=== INPUT RECORDS ===

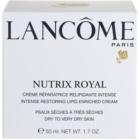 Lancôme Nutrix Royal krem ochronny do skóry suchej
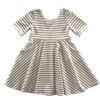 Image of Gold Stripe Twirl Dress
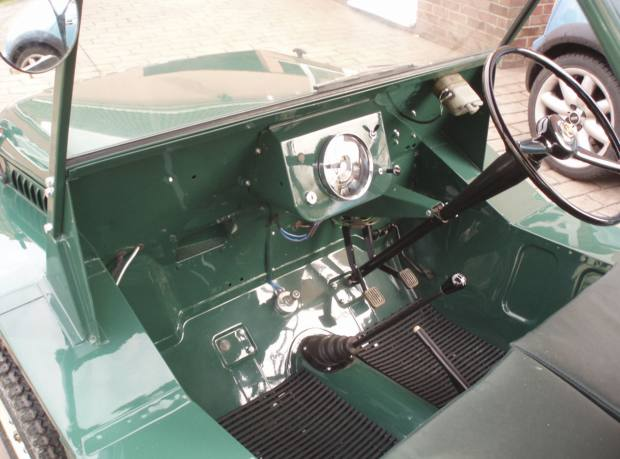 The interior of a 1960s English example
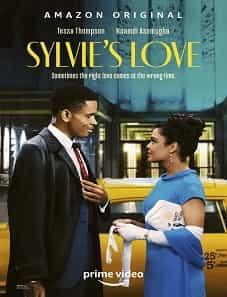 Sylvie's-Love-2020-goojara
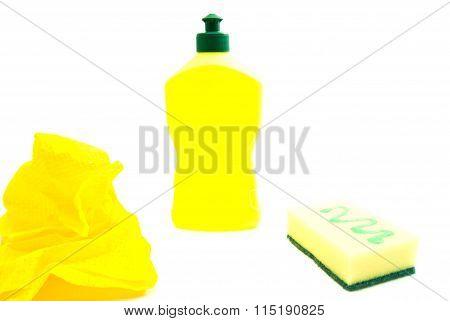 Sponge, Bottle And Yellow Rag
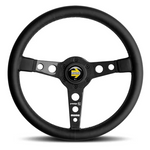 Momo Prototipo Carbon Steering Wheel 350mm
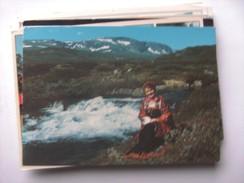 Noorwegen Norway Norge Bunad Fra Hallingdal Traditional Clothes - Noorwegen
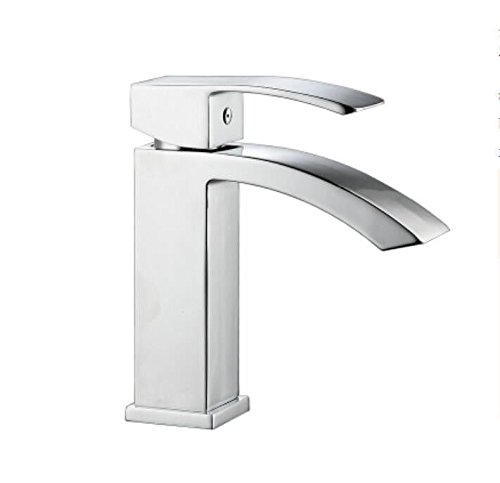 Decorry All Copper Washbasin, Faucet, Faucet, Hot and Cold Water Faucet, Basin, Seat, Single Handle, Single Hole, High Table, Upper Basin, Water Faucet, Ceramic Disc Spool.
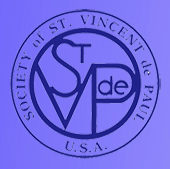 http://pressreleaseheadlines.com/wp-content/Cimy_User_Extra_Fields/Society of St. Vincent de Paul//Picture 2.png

===

Write out every entry exactly. Pictures do not belong in the copy.

 Lancôme Nutrix Royal krem ochronny do skóry suchej
 Image of Gold Stripe Twirl Dress
 The interior of a 1960s English example
 Sylvie's-Love-2020-goojara
 Sponge, Bottle And Yellow Rag
 Momo Prototipo Carbon Steering Wheel 350mm
 Noorwegen Norway Norge Bunad Fra Hallingdal Traditional Clothes - Noorwegen
 Decorry All Copper Washbasin, Faucet, Faucet, Hot and Cold Water Faucet, Basin, Seat, Single Handle, Single Hole, High Table, Upper Basin, Water Faucet, Ceramic Disc Spool.
 http://pressreleaseheadlines.com/wp-content/Cimy_User_Extra_Fields/Society of St. Vincent de Paul//Picture 2.png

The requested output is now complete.